The United States has almost doubled its assistance to the G5 Sahel Joint Force member states to almost $111 million, the U.S. military’s Africa Command said.
Launched in 2014 to improve cooperation on development and security between Burkina Faso, Chad, Mali, Mauritania and Niger, the G5 Sahel began work in 2015 on the G5 Sahel Joint Force, a counter-terrorism initiative which was spearheaded by France, the colonial power in the region.
A June 2017 United Nations Security Council resolution called for international support, and the force launched a month later with a mandate to combat terrorism, transnational organized crime and human trafficking in the Sahel area.
“We’re able to confirm that since our initial pledge of $60 million in October 2017, U.S. assistance has nearly doubled to approximately $111 million to meet the needs and strengthen the capabilities of the G5 Sahel Joint Force,” Africom public affairs officer Nate Herring told The Defense Post.
“We stand by and are committed to this important African-led initiative as they work to bring peace and security to the Sahel,” he added.
A U.S. State Department official told The Defense Post the funding was obligated in Fiscal Year 2018.
“The $111 million in direct security assistance to the Joint Force includes State Foreign Assistance and DOD program funds,” the official said.
“An additional $131 million in non-Joint Force security assistance was obligated to the G5 countries,” the official added, explaining that that assistance is “focused on strengthening the military, justice, and law enforcement capabilities of our G5 partners.”
Originally projected to be fully up and running last March, the force has struggled to make a significant impact, mainly due funding and organizational issues. Its first mission, November 2017’s Operation Hawbi, was beset by “logistical problems” although officials insisted at the time they were not insurmountable.
France’s Minster for the Armed Forces Florence Parly said on October 8 that five operations had been conducted since, and the force was to launch three operations in “coming weeks.”

● DATA SHOWN
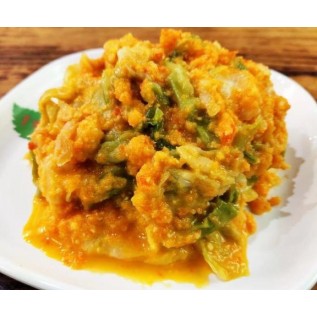黃金果香泡菜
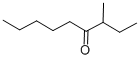 CAS#: 35778-39-3， 3-Methylnonan-4-One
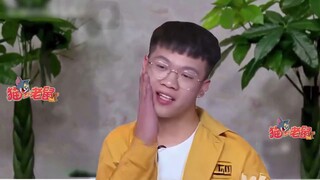 宝鸽：为什么不提拿冠军的事儿了？爷们儿要脸。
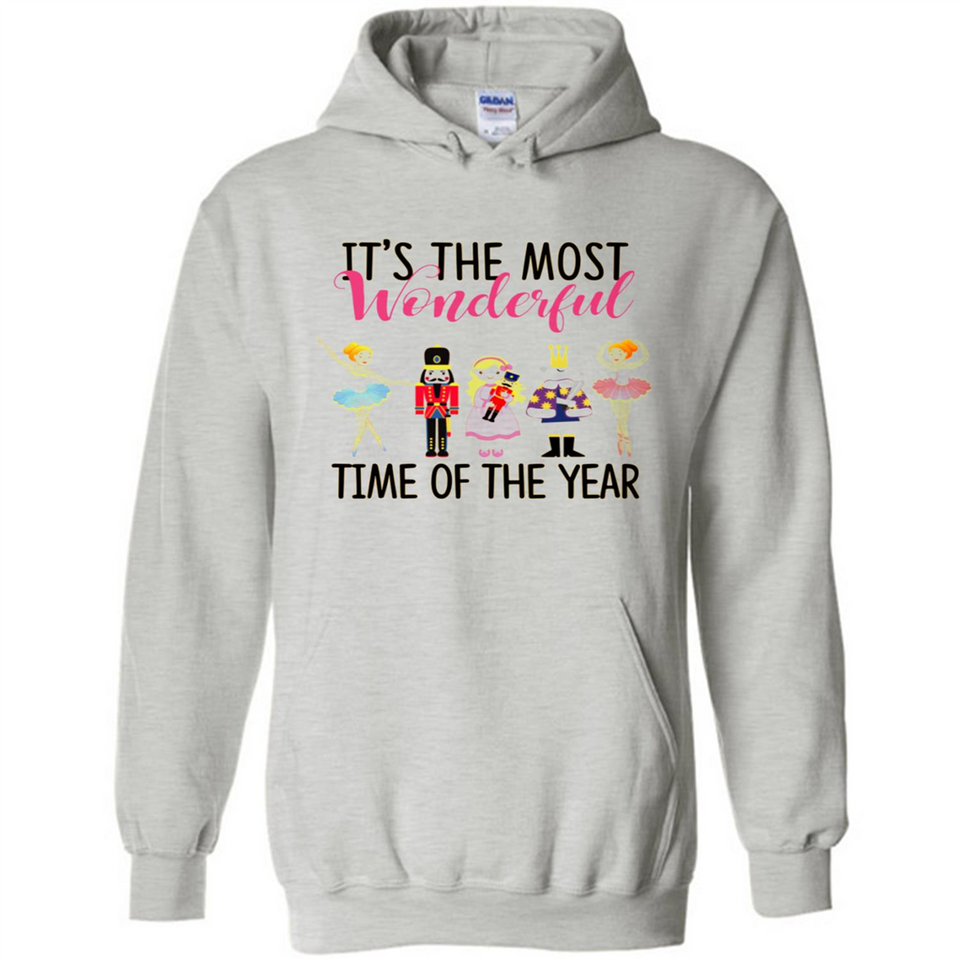 It's The Most Wonderful Time Of The Year - Hoodie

● PROMPT 1
Decide whether each statement agrees with the article on U.S. aid to the G5 Sahel Joint Force: (a) The G5 Sahel was launched in 2014. (b) The first U.S. pledge, made in October 2017, was $111 million. (c) The force's first mission was Operation Hawbi. Answer yes or no for each and quote the words from the article that settle it.
● PROMPT 2
According to the article on U.S. aid to the G5 Sahel Joint Force, how much non-Joint Force security assistance went to the G5 countries?
The listing has nothing to do with the text.

● SOLUTION 1
(a) Yes: "Launched in 2014 to improve cooperation on development and security between Burkina Faso, Chad, Mali, Mauritania and Niger"
(b) No: "since our initial pledge of $60 million in October 2017"
(c) Yes: "Its first mission, November 2017’s Operation Hawbi"

● SOLUTION 2
An additional $131 million.